Pension reform is one of the biggest headaches confronting Japan's rapidly ageing society and the main opposition Democratic Party hopes to make it a focus of Upper House elections in July.
Prime Minister Junichiro Koizumi's ruling coalition was aiming to push pension reform bills through a Lower House panel later yesterday to clear the way for enactment of the legislation, which would cut benefits while boosting payments.
The government, however, was embarrassed last week when three Cabinet ministers admitted failing to pay pension premiums, despite a public campaign to persuade ordinary citizens to do so.
"Do you think that mistrust in the pension system has been removed even a little bit?" Democratic lawmaker Motohisa Furukawa, 38, challenged Koizumi in a Lower House panel.
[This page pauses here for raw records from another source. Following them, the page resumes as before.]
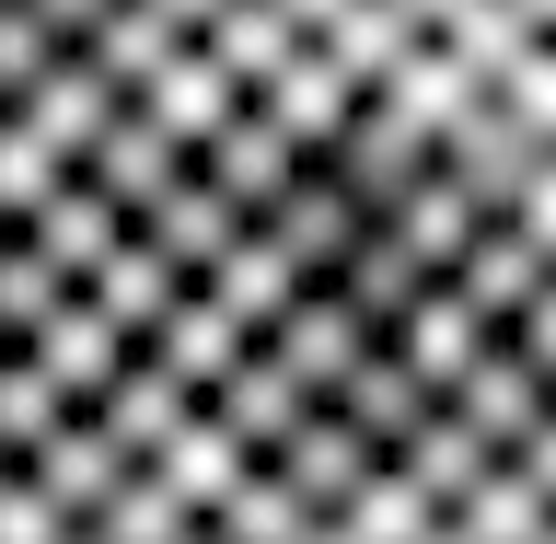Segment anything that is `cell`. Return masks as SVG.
<instances>
[{
	"label": "cell",
	"mask_w": 556,
	"mask_h": 544,
	"mask_svg": "<svg viewBox=\"0 0 556 544\" xmlns=\"http://www.w3.org/2000/svg\"><path fill=\"white\" fill-rule=\"evenodd\" d=\"M441 417L486 452V464H510V452H556V382H533L498 337H486V359L441 394Z\"/></svg>",
	"instance_id": "6da1fadb"
},
{
	"label": "cell",
	"mask_w": 556,
	"mask_h": 544,
	"mask_svg": "<svg viewBox=\"0 0 556 544\" xmlns=\"http://www.w3.org/2000/svg\"><path fill=\"white\" fill-rule=\"evenodd\" d=\"M429 163L452 174V186H464V198L486 208V220H498V208L521 198V186H533V174H556V139H533V128H510V116H498V104H464V116H452L441 139H429Z\"/></svg>",
	"instance_id": "7a4b0ae2"
},
{
	"label": "cell",
	"mask_w": 556,
	"mask_h": 544,
	"mask_svg": "<svg viewBox=\"0 0 556 544\" xmlns=\"http://www.w3.org/2000/svg\"><path fill=\"white\" fill-rule=\"evenodd\" d=\"M313 174H325V186L359 208V220H382V208H394L417 174H429V139H417L394 104H371V93H359V104H348V128H337V151H325Z\"/></svg>",
	"instance_id": "3957f363"
},
{
	"label": "cell",
	"mask_w": 556,
	"mask_h": 544,
	"mask_svg": "<svg viewBox=\"0 0 556 544\" xmlns=\"http://www.w3.org/2000/svg\"><path fill=\"white\" fill-rule=\"evenodd\" d=\"M255 359H278V371H290V394H313V406H325V394L371 359V325H359L337 290H290V302H278V325L255 337Z\"/></svg>",
	"instance_id": "277c9868"
},
{
	"label": "cell",
	"mask_w": 556,
	"mask_h": 544,
	"mask_svg": "<svg viewBox=\"0 0 556 544\" xmlns=\"http://www.w3.org/2000/svg\"><path fill=\"white\" fill-rule=\"evenodd\" d=\"M186 174H198L208 198L232 208V220H267V208L290 198V174H313V163H302V151H290V139L267 128V116H255V104H232V116H220V128L198 139V163H186Z\"/></svg>",
	"instance_id": "5b68a950"
},
{
	"label": "cell",
	"mask_w": 556,
	"mask_h": 544,
	"mask_svg": "<svg viewBox=\"0 0 556 544\" xmlns=\"http://www.w3.org/2000/svg\"><path fill=\"white\" fill-rule=\"evenodd\" d=\"M441 533H464V544H556V452L486 464V476L441 510Z\"/></svg>",
	"instance_id": "8992f818"
},
{
	"label": "cell",
	"mask_w": 556,
	"mask_h": 544,
	"mask_svg": "<svg viewBox=\"0 0 556 544\" xmlns=\"http://www.w3.org/2000/svg\"><path fill=\"white\" fill-rule=\"evenodd\" d=\"M243 232L267 243L278 267L302 278V290H325V278H337V267H348V243L371 232V220H359V208H348V198H337V186H325V174H290V198H278V208H267V220H243Z\"/></svg>",
	"instance_id": "52a82bcc"
},
{
	"label": "cell",
	"mask_w": 556,
	"mask_h": 544,
	"mask_svg": "<svg viewBox=\"0 0 556 544\" xmlns=\"http://www.w3.org/2000/svg\"><path fill=\"white\" fill-rule=\"evenodd\" d=\"M12 359H24V371L47 382V394H59L70 417H81V406H93V394H104V382L128 371V337H116V325H104V313L81 302V290H70V302L47 313V325H35V337L12 347Z\"/></svg>",
	"instance_id": "ba28073f"
},
{
	"label": "cell",
	"mask_w": 556,
	"mask_h": 544,
	"mask_svg": "<svg viewBox=\"0 0 556 544\" xmlns=\"http://www.w3.org/2000/svg\"><path fill=\"white\" fill-rule=\"evenodd\" d=\"M70 174H81V186H93V198L116 208V220H139L151 198H174V186H186V151H174V139L151 128V116H139V104H116V116L93 128V151H81Z\"/></svg>",
	"instance_id": "9c48e42d"
},
{
	"label": "cell",
	"mask_w": 556,
	"mask_h": 544,
	"mask_svg": "<svg viewBox=\"0 0 556 544\" xmlns=\"http://www.w3.org/2000/svg\"><path fill=\"white\" fill-rule=\"evenodd\" d=\"M382 359H394V371H406L417 394L441 406L452 382H464V371H476V359H486V325H476V313H464V302H452L441 278H429V290H417V302L394 313V337H382Z\"/></svg>",
	"instance_id": "30bf717a"
},
{
	"label": "cell",
	"mask_w": 556,
	"mask_h": 544,
	"mask_svg": "<svg viewBox=\"0 0 556 544\" xmlns=\"http://www.w3.org/2000/svg\"><path fill=\"white\" fill-rule=\"evenodd\" d=\"M371 232L394 243V255H406L417 278H452V267H464V243L486 232V208L464 198V186H452L441 163H429V174H417V186H406V198H394V208H382V220H371Z\"/></svg>",
	"instance_id": "8fae6325"
},
{
	"label": "cell",
	"mask_w": 556,
	"mask_h": 544,
	"mask_svg": "<svg viewBox=\"0 0 556 544\" xmlns=\"http://www.w3.org/2000/svg\"><path fill=\"white\" fill-rule=\"evenodd\" d=\"M302 47H313V35H302V24H290V12H278V0H220V12H208V24H198V59H208V69H220V81H232V93H243V104L267 93L278 69L302 59Z\"/></svg>",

Furukawa -- waving what he said were documents on pension payments by members of the opposition's "Shadow Cabinet" -- challenged Koizumi to have his Cabinet members come clean.
Ruling and opposition parties had agreed to unveil the data by noon, media said, but Welfare Minister Chikara Sakaguchi told the panel the announcements would come after its work was over.
Debate then stalled amid shouting and desk-pounding until another Democrat demanded to know if Koizumi himself had paid up.
"I paid what I should have paid," Koizumi said.
A growing number of Japanese, especially young people, are refusing to pay premiums because they doubt the pension system will be able to provide benefits when they retire.
Koizumi's Liberal Democratic Party looked set for further embarrassment after media said Cabinet member Toshimitsu Motegi, 48, had also failed to pay premiums.
Democratic "Shadow Trade Minister" Shu Watanabe also confessed on his home page to having "missed" one month's worth of payments in 1990.
"It's classic Japanese reform -- many little steps in the right direction," said Jesper Koll, chief Japan analyst at Merrill Lynch in Tokyo.
Long life expectancy and falling birth rates mean Japan is expected to have roughly one person over 65 for every two of working age by 2025, a higher dependency ratio than any other industrialized nation.
The government legislation would raise contributions to a notional 18.35 percent of salary -- with employers and workers each paying half -- by 2017 from a current maximum 13.58 percent.
Benefits would be reduced to around 50 percent of salary by 2023 from about 60 percent, while the government's share of contributions to the basic pension scheme covering non-wage earners would rise to half from one-third by 2009.